40.
「お姉しゃま、良い匂い~」
メリッサは嬉しそうな表情を浮かべながら笑う。
呑気で楽しそうでいいな。ようやく人だかりがあるところに来たのは良いけど、知っている人間が全くいない。
しかも私がちっさな子どもを抱いているから、この学園の生徒が容赦なくじろじろと私を見る。
ちょっとは遠慮しろ。前世は、見てみぬふりをするっていうのが常識の世界だったのに。
「メリッサ!」
どこからか突然、オスカーの声が聞こえる。
額に汗を流していることから、かなり必死に妹を探していたことが分かる。
ああ、もうイケメンだな! 写真撮ってSNSに載せても良い? ……盗撮で炎上間違いなしだな。

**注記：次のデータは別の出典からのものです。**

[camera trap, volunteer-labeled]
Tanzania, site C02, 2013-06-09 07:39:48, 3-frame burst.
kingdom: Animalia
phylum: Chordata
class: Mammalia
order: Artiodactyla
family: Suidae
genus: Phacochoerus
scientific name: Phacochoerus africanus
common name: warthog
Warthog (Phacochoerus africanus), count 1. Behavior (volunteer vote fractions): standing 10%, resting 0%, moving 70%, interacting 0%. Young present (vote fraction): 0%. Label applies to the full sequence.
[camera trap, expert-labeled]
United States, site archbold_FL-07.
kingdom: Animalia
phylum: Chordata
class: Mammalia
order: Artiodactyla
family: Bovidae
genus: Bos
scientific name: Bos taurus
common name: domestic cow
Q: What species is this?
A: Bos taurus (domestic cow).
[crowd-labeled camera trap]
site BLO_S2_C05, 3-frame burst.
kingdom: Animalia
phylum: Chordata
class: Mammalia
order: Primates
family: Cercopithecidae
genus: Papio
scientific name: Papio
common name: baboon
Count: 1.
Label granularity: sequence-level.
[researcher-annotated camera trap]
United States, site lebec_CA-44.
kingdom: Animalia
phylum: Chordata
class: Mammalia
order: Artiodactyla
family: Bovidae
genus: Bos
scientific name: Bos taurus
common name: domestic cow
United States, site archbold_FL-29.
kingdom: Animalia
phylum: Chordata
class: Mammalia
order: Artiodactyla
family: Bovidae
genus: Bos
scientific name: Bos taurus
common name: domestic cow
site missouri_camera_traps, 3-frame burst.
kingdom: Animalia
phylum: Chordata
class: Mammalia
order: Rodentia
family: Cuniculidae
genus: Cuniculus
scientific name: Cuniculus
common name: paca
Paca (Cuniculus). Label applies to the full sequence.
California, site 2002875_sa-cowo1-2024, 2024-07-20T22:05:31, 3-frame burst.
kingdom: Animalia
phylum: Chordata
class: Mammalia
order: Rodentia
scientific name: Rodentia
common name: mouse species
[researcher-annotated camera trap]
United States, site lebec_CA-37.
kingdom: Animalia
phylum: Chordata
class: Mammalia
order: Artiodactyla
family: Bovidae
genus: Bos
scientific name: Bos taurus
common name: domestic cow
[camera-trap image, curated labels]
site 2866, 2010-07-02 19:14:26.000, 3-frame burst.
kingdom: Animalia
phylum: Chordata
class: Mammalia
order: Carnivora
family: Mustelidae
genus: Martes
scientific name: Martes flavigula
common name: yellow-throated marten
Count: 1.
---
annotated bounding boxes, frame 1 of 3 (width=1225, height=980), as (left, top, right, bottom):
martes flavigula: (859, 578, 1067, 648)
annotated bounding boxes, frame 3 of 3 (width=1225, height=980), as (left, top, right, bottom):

むしろ、炎上商法で私も有名になろうかな。……駄目だ、思考がクズだ、私。
「お兄しゃま!」
パッと私の腕の中でメリッサの顔が明るくなる。
うう、可愛い。何、もっちもちのほっぺたは……。食べたいわ。
「これじゃあ、私変質者じゃん」
ボソッと小声で呟く。
「ん? お姉しゃま、今何か言った?」
「ううん何でも」
ニコッと彼女に微笑んで誤魔化す。
オスカーの後ろには、いつものメンバーがいた。
ああああ! ヘレナがいる! 君のことを探していたんだ!
『何、嬉しそうな顔してるんだ。急にいなくなったこっちの身にもなれ。俺がどれだけ心配したと思ってるんだ』
はい、これから学園内にいる時は、王子に無断でどこかに行くのはやめます。
言い訳を一つさせてもらうなら、私もまさかこんなに道に迷うとは思わなかった。たかが学園だと思ったけど、されど学園だったわ。
「王子しゃまだ」
メリッサは目を宝石のようにキラキラさせながら、王子の方を見る。
あ、そっか。メリッサは王子に会いに来たんだもんね。
『王子って俺の事か?』
そう、あんたのことだよ。
「キャシーがメリを見つけてくれたのか? 有難う」
オスカーにお礼を言われる日がくるとは……。あんなに私のことを冷たい目で見てたのにね。
「楽しかったから、こちらこそ有難う」
私はそう言いながら、メリッサをオスカーに渡そうとした。その瞬間、メリッサが私の首元にギュッとしがみついた。
「いや~~! メリッサ、おねえしゃまと離れたくない!」
私も離れたくない!
こんな可愛い子に力強く抱きしめられたら、誰でもそう思うよね。
「……メリがこんな風になるなんて。人にあんまり懐かない子なのに」
まじかよ。
オスカーの言葉に耳を疑う。
『子どもに懐かれるような人間だったか?』
前までのキャシーは子どもなんか大っ嫌いだったよね。絶対に関わりたくないって思っていた。
何を考えているか分からない子どもを一番と苦手としていた、それとは対照的に、ヒロインは子どもが好きでどんな子どもからも懐かれてたんだっけ。
じゃあ、メリッサもいつかヘレナにとられるのか……。
切な過ぎるううぅぅ。今のうちにいっぱい抱きしめておこう。